## KUTIPAN:
((

Rancangan Perpres Pelibatan TNI dalam Mengatasi Terorisme Ancam Reformasi
Selasa, 26 Mei 2020 - 21:20 WIB
JAKARTA - Rancangan Peraturan Presiden (Perpres) tentang Tugas TNI dalam Mengatasi Aksi Terorisme ditentang keras sejumlah kalangan karena dinilai mengikis cita-cita Reformasi dan mundurnya kehidupan demokrasi.
Ketua Umum Himpunan Mahasiswa Islam (HMI) Komisariat Fakultas Hukum Universitas Brawijaya Syafiq Ramdhani mengatakan, sesuai cita-cita Reformasi yang menjunjung tinggi supremasi sipil dalam negara demokrasi, harus ada pemisahan yang jelas antara civil society dengan militer. (Baca juga: Setara Institute Kritik Rancangan Perpres Tugas TNI dalam Atasi Terorisme)
“Rancangan Peraturan Presiden tentang Tugas TNI dalam mengatasi aksi teorisme tidak berdasar pada ketentuan criminal justice system serta peraturan perundang-undangan di atasnya yang mengatur secara tegas mengenai hakikat secara yuridis tentang tugas, pokok dan fungsi TNI sebagai alat pertahanan negara dan bukan aparat penegakkan hukum,” kata Syafiq Ramdhani dalam keterangan yang diterima SINDOnews, Selasa (26/6/2020). (Baca juga: Komnas HAM: Rancangan Perpres Pelibatan TNI Atasi Teroris Harus Ditinjau Ulang)

))

Data yang diekstrak dari sebuah koleksi:
((

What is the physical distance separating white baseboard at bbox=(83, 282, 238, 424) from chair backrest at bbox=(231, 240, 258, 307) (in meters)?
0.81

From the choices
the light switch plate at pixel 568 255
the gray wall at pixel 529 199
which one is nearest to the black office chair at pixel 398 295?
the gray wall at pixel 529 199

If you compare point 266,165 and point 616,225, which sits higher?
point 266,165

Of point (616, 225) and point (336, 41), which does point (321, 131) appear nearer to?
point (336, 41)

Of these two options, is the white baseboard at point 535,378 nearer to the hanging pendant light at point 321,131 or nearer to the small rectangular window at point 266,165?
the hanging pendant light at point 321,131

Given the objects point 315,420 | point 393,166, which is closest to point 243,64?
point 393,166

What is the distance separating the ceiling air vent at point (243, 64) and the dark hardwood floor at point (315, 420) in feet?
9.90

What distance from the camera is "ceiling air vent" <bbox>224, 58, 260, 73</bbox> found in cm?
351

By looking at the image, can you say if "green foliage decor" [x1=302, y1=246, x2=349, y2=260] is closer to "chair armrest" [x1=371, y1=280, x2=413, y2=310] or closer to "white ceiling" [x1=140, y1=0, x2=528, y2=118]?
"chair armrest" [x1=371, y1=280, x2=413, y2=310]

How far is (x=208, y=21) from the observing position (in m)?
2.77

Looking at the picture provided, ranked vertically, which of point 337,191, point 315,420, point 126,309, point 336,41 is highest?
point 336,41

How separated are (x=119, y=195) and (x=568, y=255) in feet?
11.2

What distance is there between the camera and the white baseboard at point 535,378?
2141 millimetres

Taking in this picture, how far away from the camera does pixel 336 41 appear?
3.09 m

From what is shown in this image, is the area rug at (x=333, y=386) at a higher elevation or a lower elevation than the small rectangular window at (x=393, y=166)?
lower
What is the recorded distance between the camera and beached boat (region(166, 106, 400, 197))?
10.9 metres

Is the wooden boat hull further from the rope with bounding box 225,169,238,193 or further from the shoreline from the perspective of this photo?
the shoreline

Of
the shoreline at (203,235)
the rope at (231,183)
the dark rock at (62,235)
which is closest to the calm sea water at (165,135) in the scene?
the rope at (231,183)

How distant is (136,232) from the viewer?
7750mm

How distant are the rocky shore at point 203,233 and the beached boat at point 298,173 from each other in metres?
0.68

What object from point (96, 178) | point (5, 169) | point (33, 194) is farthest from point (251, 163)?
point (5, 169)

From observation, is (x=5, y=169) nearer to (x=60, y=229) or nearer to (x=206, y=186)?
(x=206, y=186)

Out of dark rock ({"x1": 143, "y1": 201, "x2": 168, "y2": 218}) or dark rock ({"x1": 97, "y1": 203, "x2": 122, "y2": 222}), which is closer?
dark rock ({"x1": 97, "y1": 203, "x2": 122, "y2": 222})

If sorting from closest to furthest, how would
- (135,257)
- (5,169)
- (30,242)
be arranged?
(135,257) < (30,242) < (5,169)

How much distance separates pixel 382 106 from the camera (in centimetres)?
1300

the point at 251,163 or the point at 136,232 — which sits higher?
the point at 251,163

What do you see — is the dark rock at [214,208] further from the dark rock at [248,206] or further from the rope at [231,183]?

))

## TUGAS 1:
Substitusikan "camera" dengan "lens" pada bagian listing yang dimulai dari baris berisi "How distant are" sampai akhir listing. Tulis ulang hanya bagian itu, tanpa perubahan lain.
## TUGAS 2:
Lanjutkan kutipan tentang rancangan Perpres pelibatan TNI dalam mengatasi terorisme, mulai setelah kalimat terakhirnya.

## JAWABAN 1:
How distant are the rocky shore at point 203,233 and the beached boat at point 298,173 from each other in metres?
0.68

What object from point (96, 178) | point (5, 169) | point (33, 194) is farthest from point (251, 163)?
point (5, 169)

From observation, is (x=5, y=169) nearer to (x=60, y=229) or nearer to (x=206, y=186)?
(x=206, y=186)

Out of dark rock ({"x1": 143, "y1": 201, "x2": 168, "y2": 218}) or dark rock ({"x1": 97, "y1": 203, "x2": 122, "y2": 222}), which is closer?
dark rock ({"x1": 97, "y1": 203, "x2": 122, "y2": 222})

If sorting from closest to furthest, how would
- (135,257)
- (5,169)
- (30,242)
be arranged?
(135,257) < (30,242) < (5,169)

How much distance separates pixel 382 106 from the lens (in centimetres)?
1300

the point at 251,163 or the point at 136,232 — which sits higher?
the point at 251,163

What do you see — is the dark rock at [214,208] further from the dark rock at [248,206] or further from the rope at [231,183]?

## JAWABAN 2:
Berdasarkan pertimbangan filosofis teoritis yuridis serta dijustifikasi oleh berbagai prinsip-prinsip fundamental dalam pelaksanaan berbangsa dan bernegara yang dilandasi negara hukum yang demokratis serta menjunjung tinggi prinsipn Hak Asasi Manusia (HAM) dalam civil society. “Maka dari itu legal standing atas rancangan Peraturan Presiden ini tidak berdasar pada peraturan di atasnya serta tidak berdasar pada tuntutan Reformasi,” ucapnya. (Baca juga: Rancangan Perpres Pelibatan TNI Tangani Terorisme Dinilai Rancu)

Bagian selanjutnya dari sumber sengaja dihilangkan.